Now there seems to be no corner unturned in our conversation. We let it cool, then die.
My thoughts stay on Agar’s Judy as the quiet curtains over our shoulders. I hadn’t thought about her for years. What had she hoped to accomplish by complaining to the prison warden, of all people? Appealing to the law for her share of the take from a robbery gained her nothing. Yet, in more than one of Holmes’s cases, thieves have stolen from maharajas, but there was never any cry to return the proceeds to those victims. Rather, the heirs of the thieves have been shown time and again to be the rightful owners of the ill-gotten gains. So why shouldn’t she have expected the same treatment?

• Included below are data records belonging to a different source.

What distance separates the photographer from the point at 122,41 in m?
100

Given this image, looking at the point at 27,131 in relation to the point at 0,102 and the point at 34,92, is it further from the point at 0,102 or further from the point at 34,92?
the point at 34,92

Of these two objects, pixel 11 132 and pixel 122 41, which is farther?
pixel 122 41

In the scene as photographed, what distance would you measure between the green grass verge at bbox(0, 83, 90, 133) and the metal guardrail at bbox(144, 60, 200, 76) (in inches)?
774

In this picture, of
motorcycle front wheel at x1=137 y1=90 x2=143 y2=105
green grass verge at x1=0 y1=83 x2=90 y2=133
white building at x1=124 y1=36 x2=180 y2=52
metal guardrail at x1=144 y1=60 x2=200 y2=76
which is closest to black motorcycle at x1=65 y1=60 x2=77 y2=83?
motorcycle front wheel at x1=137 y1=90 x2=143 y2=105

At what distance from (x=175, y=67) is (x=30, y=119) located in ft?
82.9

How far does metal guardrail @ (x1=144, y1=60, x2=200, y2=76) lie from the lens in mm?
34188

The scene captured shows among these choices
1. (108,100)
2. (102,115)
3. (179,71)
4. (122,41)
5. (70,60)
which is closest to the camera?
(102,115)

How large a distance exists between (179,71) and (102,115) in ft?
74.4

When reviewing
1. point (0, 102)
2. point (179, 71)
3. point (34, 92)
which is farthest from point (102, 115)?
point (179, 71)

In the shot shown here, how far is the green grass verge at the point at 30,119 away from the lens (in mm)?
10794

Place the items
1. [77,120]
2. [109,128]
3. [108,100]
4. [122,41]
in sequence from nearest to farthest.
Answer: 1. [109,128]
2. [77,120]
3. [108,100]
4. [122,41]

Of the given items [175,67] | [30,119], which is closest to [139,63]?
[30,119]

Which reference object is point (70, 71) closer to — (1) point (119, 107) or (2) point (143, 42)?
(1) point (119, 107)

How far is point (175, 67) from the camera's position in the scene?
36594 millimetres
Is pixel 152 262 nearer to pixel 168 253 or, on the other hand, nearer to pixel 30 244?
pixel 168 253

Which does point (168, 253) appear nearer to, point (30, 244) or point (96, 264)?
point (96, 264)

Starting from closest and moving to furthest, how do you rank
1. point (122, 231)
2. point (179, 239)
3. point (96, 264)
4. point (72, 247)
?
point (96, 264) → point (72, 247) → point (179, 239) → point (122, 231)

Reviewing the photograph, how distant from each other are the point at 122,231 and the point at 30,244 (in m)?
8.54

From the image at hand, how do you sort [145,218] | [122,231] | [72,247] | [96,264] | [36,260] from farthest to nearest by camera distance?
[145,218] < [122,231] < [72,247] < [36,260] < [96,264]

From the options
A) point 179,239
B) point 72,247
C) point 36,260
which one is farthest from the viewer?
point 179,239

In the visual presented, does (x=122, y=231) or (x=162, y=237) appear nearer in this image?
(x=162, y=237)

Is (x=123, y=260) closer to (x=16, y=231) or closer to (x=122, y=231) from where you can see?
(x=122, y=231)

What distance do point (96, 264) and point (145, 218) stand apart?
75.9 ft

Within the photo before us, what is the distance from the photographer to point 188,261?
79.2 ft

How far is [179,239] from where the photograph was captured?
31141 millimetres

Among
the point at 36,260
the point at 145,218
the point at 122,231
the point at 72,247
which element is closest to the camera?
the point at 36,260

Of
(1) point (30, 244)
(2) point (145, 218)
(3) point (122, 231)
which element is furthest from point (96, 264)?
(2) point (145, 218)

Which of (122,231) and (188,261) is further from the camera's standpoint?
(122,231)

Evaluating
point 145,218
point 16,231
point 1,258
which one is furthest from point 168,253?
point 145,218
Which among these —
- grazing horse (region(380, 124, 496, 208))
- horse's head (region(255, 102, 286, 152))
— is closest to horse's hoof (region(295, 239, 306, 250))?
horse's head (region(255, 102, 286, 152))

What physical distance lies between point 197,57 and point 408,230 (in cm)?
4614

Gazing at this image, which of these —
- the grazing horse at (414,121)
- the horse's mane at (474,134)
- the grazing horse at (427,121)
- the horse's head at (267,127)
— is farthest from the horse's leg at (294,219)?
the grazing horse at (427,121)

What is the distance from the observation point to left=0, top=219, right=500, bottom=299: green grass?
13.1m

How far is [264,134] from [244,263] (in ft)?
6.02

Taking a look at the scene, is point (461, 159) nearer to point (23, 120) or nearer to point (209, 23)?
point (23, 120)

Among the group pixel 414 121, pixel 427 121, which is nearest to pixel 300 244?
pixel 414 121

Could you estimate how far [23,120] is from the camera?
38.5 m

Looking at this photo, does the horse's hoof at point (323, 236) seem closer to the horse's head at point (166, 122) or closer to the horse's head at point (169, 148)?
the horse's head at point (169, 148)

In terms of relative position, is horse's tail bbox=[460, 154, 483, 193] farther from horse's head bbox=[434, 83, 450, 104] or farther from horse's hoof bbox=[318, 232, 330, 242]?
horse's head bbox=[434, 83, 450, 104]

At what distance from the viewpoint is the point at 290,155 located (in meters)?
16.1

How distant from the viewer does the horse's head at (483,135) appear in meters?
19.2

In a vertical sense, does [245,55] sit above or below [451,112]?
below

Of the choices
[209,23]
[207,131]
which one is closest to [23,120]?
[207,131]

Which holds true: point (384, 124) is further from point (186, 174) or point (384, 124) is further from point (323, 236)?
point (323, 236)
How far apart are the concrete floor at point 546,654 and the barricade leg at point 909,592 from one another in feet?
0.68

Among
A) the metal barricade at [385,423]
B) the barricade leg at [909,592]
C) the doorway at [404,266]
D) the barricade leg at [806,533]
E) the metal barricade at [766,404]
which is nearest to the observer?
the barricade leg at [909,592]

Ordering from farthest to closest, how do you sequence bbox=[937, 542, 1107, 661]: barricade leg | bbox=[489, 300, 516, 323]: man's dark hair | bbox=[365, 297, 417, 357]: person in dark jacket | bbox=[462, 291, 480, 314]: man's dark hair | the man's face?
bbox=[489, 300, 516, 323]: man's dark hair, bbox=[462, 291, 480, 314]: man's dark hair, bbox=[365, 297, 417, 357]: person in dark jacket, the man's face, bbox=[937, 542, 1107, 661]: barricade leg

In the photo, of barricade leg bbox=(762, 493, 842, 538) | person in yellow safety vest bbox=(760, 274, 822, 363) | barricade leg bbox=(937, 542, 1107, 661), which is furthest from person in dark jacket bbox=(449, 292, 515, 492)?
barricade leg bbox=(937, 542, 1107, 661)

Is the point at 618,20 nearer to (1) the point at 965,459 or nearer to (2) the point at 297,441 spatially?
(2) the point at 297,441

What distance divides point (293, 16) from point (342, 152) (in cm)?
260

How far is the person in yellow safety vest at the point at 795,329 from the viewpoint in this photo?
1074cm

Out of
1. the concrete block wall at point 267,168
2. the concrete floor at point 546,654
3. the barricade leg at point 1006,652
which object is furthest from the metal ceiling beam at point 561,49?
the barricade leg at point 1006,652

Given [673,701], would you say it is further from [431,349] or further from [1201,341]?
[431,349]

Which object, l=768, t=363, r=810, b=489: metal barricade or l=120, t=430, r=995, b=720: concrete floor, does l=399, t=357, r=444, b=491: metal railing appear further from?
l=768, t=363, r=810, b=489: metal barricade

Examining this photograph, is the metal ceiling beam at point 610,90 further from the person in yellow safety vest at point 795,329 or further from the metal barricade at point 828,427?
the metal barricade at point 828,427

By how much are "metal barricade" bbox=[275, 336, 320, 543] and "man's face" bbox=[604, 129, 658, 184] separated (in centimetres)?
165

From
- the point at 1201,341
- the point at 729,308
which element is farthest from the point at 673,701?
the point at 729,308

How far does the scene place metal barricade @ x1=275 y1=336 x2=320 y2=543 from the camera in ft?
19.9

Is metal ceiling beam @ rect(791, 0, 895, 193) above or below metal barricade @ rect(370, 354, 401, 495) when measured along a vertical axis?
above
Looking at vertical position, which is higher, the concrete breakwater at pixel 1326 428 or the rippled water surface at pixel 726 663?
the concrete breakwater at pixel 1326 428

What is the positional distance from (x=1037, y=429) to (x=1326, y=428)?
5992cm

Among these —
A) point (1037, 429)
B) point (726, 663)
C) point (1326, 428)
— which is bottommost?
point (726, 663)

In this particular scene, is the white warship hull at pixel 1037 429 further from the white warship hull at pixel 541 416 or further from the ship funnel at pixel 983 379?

I suppose that the difference was that the victim was an English bank this time and not some foreigner. Steal a shilling, and your reputation is forever ruined. Steal a hundred thousand pounds, and even the Bank of England will roll over and show you its belly. Or perhaps the social rank of the heir was of the utmost importance when deciding these things. Holmes, it seemed, was a better judge of what exactly defined justice than was I. My aim was to avoid the law, not to dance about its niceties like a swain at a ball.
Thoughts left unchecked tend to wander. Mine plunge into the abyss I’ve avoided while reminiscing about the Great Gold Robbery. Tonight, a certain gentleman of no discernible talent but excellent connections is at the house of Countess R—, where he is enjoying a musical evening. Will be, that is, until a letter is placed in his hands. After he reads it, I envision him questioning the men who had given it to him. I’ve trained them to convey a sense of urgency and reinforce the need for secrecy. My guess is that he will assume he can handle the situation and will follow my men without another thought. Perhaps he’ll cast a glance at his intended before he slips out. I’ve heard that she plays beautifully. Her fingers, it is said, are perfect for the demands of Liszt’s melodies. She would make a fine pickpocket.
Moran consults his pocket watch. Similarly, I check the one on the mantel and found the hour far later than I expected. We should have heard by now.
Moran shares my nagging thought: “What if they decided not to share the information with us?”